Dataset entries:
......
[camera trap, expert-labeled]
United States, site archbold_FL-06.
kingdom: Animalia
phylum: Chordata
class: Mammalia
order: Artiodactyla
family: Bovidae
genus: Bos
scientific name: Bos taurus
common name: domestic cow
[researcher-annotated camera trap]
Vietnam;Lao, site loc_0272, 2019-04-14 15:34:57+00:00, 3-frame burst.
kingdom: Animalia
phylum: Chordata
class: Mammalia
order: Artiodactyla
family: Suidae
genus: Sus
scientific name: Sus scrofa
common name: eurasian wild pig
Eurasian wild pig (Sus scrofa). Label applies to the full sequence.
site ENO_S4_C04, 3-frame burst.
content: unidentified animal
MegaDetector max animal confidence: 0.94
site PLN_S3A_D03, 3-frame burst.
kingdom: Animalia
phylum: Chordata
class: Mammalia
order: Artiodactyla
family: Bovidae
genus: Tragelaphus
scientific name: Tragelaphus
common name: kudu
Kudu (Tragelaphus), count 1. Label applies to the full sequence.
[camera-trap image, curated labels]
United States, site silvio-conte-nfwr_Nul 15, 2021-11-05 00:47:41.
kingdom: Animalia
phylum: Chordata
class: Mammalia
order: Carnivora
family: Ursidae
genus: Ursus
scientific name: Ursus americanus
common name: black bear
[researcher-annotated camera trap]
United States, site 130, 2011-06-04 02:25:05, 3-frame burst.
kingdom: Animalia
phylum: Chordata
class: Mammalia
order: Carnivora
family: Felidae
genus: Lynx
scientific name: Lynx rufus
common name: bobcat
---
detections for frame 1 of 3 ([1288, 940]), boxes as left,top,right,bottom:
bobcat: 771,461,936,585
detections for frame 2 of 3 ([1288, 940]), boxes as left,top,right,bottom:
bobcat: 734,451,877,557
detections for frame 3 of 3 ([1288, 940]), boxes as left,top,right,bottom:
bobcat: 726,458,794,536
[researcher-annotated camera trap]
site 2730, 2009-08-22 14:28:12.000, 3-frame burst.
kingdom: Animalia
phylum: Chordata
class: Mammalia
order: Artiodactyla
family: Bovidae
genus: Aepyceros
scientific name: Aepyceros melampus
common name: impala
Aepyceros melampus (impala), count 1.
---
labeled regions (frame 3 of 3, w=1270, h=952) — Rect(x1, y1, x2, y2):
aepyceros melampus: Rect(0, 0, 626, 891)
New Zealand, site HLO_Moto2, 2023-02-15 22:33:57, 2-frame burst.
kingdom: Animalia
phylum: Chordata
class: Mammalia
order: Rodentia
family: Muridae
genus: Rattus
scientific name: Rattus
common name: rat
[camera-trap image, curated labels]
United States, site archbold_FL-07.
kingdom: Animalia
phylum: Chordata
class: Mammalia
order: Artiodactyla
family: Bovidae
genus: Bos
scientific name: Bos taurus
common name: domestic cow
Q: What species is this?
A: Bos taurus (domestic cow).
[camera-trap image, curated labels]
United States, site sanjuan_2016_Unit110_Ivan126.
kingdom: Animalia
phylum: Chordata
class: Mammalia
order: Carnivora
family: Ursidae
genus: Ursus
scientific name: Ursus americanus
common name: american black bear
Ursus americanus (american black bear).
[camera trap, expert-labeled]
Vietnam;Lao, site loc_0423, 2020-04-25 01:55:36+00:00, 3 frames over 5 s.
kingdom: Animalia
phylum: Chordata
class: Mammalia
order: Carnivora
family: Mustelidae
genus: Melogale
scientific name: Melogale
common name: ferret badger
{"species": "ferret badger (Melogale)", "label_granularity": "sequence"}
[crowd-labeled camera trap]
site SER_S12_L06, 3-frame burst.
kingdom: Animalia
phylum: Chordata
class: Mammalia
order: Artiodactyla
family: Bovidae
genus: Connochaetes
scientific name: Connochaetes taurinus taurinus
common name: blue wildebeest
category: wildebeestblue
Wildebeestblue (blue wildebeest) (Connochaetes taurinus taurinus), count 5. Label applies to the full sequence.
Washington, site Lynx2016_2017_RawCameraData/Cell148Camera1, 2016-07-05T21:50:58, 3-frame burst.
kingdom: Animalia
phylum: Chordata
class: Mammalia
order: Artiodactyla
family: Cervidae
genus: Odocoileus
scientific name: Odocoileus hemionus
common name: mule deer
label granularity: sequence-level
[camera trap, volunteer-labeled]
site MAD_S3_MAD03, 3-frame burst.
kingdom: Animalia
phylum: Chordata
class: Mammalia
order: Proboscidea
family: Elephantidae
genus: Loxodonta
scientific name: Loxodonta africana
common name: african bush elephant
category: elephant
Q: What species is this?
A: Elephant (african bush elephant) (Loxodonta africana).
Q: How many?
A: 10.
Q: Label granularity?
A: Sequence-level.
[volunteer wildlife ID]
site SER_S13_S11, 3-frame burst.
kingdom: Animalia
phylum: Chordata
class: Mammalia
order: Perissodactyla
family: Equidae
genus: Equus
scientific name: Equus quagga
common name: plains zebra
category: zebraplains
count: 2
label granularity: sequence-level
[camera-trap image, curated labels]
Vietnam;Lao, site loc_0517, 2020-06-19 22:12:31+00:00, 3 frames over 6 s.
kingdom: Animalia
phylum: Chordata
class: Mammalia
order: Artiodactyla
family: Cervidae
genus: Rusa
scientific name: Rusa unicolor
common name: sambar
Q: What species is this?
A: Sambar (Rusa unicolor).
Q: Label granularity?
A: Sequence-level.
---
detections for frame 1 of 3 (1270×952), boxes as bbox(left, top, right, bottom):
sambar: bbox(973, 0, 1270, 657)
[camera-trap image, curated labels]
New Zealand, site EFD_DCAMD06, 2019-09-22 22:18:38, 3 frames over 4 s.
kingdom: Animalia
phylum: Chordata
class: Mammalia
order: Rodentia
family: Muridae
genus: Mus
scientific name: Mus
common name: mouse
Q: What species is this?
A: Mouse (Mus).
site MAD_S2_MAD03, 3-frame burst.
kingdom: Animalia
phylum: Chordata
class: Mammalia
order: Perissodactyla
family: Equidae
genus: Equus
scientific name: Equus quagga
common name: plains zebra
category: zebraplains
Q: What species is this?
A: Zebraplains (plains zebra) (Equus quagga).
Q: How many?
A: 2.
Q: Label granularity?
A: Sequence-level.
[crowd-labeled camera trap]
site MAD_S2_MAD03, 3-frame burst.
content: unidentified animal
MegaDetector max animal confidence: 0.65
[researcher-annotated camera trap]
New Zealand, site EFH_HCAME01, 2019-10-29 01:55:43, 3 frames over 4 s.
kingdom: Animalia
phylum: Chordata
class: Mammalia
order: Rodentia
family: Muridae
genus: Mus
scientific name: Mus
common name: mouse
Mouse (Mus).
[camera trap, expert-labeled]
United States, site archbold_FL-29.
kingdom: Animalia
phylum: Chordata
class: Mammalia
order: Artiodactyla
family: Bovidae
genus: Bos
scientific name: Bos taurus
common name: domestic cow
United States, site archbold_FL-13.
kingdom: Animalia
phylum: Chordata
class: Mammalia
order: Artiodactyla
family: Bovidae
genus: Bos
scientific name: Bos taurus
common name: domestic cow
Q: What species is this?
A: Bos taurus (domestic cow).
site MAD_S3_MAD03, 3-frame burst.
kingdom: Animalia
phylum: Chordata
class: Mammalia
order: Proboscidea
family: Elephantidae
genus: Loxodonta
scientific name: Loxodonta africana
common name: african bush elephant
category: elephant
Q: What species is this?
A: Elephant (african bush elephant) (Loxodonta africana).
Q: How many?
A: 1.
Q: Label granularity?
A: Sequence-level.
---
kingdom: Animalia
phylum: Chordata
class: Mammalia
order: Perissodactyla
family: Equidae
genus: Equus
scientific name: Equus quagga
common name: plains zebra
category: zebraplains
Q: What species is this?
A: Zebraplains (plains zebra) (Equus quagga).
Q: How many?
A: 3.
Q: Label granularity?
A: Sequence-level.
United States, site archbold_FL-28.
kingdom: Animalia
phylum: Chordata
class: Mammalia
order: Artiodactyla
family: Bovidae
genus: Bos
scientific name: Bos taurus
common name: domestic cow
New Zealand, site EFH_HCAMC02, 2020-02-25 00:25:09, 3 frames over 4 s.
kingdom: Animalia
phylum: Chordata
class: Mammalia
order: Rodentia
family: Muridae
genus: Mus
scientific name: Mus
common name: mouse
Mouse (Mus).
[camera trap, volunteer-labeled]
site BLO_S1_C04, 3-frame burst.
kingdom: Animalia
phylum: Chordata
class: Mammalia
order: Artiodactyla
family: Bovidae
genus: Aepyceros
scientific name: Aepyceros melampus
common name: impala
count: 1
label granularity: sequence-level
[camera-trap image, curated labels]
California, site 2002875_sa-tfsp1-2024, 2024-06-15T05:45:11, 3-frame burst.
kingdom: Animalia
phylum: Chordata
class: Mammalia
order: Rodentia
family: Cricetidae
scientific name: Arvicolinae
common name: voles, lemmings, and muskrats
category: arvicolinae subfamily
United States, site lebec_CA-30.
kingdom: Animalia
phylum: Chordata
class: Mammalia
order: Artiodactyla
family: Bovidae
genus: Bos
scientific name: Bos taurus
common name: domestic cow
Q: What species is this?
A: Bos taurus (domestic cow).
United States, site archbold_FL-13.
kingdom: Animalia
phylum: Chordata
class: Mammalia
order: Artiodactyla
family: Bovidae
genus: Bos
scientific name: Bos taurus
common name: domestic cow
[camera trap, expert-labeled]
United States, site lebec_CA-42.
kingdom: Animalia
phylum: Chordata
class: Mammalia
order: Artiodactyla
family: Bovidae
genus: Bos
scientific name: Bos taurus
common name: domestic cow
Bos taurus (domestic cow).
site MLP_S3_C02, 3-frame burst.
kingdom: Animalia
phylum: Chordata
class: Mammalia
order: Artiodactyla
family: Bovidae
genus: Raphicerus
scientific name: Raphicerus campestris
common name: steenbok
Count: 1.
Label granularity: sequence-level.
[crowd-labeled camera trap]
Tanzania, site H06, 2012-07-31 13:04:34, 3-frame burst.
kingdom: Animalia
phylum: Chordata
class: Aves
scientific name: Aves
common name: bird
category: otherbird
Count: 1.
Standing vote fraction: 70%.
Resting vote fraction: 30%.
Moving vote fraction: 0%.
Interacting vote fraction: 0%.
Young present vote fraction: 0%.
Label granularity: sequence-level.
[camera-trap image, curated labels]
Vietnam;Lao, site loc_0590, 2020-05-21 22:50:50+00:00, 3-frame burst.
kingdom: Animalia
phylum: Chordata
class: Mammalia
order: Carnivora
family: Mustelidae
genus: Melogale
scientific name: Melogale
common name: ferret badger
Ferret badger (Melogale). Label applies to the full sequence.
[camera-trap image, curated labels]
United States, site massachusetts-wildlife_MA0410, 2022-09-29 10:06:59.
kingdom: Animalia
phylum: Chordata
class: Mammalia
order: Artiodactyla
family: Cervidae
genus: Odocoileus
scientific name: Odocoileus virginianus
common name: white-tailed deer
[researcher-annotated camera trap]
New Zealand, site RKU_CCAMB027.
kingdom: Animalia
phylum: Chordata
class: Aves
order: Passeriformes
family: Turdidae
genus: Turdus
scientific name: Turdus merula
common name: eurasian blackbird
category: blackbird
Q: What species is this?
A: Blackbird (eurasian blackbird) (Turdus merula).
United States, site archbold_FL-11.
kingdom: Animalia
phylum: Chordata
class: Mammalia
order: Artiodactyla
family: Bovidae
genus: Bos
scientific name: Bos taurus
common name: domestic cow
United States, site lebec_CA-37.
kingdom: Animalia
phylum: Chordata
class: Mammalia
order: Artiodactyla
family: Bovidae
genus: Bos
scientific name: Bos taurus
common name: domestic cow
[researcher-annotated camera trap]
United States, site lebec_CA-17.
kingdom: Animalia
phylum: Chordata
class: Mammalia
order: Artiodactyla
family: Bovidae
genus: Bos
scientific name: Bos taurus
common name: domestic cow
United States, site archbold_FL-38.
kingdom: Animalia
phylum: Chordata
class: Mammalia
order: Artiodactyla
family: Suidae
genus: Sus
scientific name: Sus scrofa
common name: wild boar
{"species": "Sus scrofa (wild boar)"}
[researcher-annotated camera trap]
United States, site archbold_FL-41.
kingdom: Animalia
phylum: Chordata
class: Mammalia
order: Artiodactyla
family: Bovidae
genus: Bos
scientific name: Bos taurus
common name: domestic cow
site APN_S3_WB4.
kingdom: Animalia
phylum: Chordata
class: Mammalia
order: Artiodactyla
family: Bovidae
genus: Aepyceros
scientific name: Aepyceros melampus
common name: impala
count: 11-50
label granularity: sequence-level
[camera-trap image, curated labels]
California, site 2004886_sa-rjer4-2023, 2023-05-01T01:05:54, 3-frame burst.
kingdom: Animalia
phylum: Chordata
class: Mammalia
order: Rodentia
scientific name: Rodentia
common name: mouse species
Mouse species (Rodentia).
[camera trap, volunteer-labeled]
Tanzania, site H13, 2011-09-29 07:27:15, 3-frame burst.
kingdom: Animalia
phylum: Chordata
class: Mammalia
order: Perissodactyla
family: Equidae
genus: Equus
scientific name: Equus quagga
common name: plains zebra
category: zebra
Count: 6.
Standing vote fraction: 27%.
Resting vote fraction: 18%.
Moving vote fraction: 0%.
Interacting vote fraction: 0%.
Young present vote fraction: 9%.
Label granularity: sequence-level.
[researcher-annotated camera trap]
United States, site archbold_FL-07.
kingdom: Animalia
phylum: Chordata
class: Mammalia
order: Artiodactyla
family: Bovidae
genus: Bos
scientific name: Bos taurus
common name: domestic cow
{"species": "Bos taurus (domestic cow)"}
......
From the entries above, give again exactly the lines running from the line with "scientific name: Odocoileus hemionus" to the line with "genus: Rusa"; include both of those lines.

scientific name: Odocoileus hemionus
common name: mule deer
label granularity: sequence-level
[camera trap, volunteer-labeled]
site MAD_S3_MAD03, 3-frame burst.
kingdom: Animalia
phylum: Chordata
class: Mammalia
order: Proboscidea
family: Elephantidae
genus: Loxodonta
scientific name: Loxodonta africana
common name: african bush elephant
category: elephant
Q: What species is this?
A: Elephant (african bush elephant) (Loxodonta africana).
Q: How many?
A: 10.
Q: Label granularity?
A: Sequence-level.
[volunteer wildlife ID]
site SER_S13_S11, 3-frame burst.
kingdom: Animalia
phylum: Chordata
class: Mammalia
order: Perissodactyla
family: Equidae
genus: Equus
scientific name: Equus quagga
common name: plains zebra
category: zebraplains
count: 2
label granularity: sequence-level
[camera-trap image, curated labels]
Vietnam;Lao, site loc_0517, 2020-06-19 22:12:31+00:00, 3 frames over 6 s.
kingdom: Animalia
phylum: Chordata
class: Mammalia
order: Artiodactyla
family: Cervidae
genus: Rusa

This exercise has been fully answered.